→ Set exercise:
Please reproduce the listing word for word, from the line with "Based on the" to the end of the listing, including both ends and nothing else.

....................

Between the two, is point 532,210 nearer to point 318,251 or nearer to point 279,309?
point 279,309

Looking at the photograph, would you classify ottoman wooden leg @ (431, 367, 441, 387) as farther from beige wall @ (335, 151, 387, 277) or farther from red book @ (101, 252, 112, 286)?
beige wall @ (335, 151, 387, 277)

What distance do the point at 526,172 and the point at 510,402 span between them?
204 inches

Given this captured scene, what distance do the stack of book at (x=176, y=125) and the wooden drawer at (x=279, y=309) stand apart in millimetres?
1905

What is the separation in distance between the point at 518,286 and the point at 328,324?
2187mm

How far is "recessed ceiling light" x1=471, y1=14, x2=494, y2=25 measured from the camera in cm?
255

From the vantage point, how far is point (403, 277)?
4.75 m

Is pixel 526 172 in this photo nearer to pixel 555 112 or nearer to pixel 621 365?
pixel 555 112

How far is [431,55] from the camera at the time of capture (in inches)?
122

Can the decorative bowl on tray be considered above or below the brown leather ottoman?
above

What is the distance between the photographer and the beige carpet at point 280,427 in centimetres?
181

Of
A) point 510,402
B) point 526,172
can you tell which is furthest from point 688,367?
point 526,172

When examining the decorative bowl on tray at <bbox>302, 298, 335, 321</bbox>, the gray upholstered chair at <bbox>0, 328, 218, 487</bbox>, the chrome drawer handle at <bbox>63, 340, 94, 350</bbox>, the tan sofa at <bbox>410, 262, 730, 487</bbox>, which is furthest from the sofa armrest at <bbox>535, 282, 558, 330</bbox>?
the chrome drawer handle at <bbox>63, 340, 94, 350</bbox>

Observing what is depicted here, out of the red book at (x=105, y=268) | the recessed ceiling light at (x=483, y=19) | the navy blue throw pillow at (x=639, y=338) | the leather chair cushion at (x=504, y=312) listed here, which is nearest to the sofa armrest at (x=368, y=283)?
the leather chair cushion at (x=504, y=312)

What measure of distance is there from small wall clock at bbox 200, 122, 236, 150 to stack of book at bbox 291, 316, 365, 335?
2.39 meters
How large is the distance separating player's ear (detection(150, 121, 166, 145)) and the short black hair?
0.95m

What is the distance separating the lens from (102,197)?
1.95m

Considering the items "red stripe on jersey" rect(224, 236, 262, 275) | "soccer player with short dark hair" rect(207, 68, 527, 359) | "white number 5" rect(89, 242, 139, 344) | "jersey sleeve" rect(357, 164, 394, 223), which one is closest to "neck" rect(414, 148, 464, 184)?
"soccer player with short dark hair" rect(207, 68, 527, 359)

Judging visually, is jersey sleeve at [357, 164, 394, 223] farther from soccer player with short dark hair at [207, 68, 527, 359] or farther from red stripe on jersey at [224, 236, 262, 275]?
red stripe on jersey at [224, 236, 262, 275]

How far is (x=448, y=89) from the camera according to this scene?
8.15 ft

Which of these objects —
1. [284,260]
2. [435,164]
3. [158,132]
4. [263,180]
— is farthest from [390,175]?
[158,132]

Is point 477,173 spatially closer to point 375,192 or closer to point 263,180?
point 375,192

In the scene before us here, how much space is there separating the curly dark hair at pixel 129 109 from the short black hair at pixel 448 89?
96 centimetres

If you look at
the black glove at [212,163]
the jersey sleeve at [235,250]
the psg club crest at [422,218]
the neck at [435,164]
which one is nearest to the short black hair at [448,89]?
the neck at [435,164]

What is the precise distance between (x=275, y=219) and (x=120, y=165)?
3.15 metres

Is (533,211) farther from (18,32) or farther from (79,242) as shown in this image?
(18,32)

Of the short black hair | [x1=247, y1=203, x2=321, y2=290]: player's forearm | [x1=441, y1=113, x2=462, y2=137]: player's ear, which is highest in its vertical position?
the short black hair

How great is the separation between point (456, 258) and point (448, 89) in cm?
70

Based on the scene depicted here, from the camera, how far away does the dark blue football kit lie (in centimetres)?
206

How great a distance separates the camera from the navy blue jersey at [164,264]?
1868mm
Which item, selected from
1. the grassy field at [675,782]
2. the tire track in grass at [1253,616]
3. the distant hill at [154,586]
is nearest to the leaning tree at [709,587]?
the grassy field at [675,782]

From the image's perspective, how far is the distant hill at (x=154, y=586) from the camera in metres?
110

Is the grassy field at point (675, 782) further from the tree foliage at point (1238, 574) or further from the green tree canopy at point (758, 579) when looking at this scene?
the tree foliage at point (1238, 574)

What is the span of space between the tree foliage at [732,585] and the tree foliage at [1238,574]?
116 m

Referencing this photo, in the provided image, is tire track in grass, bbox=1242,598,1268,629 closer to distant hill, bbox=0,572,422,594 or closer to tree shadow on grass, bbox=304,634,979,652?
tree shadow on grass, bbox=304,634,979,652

....................

→ Exercise solution:
Based on the scene depicted here, from the camera, how far away does the dark blue football kit lie (in centimetres)?
206

How great a distance separates the camera from the navy blue jersey at [164,264]?
1868mm
Which item, selected from
1. the grassy field at [675,782]
2. the tire track in grass at [1253,616]
3. the distant hill at [154,586]
is nearest to the leaning tree at [709,587]?
the grassy field at [675,782]

From the image's perspective, how far is the distant hill at (x=154, y=586) from the camera in metres?
110

Is the grassy field at point (675, 782) further from the tree foliage at point (1238, 574) or further from the green tree canopy at point (758, 579) when looking at this scene?
the tree foliage at point (1238, 574)

What is the span of space between the tree foliage at [732,585] and the tree foliage at [1238,574]?
116 m

Referencing this photo, in the provided image, is tire track in grass, bbox=1242,598,1268,629 closer to distant hill, bbox=0,572,422,594 or closer to tree shadow on grass, bbox=304,634,979,652?
tree shadow on grass, bbox=304,634,979,652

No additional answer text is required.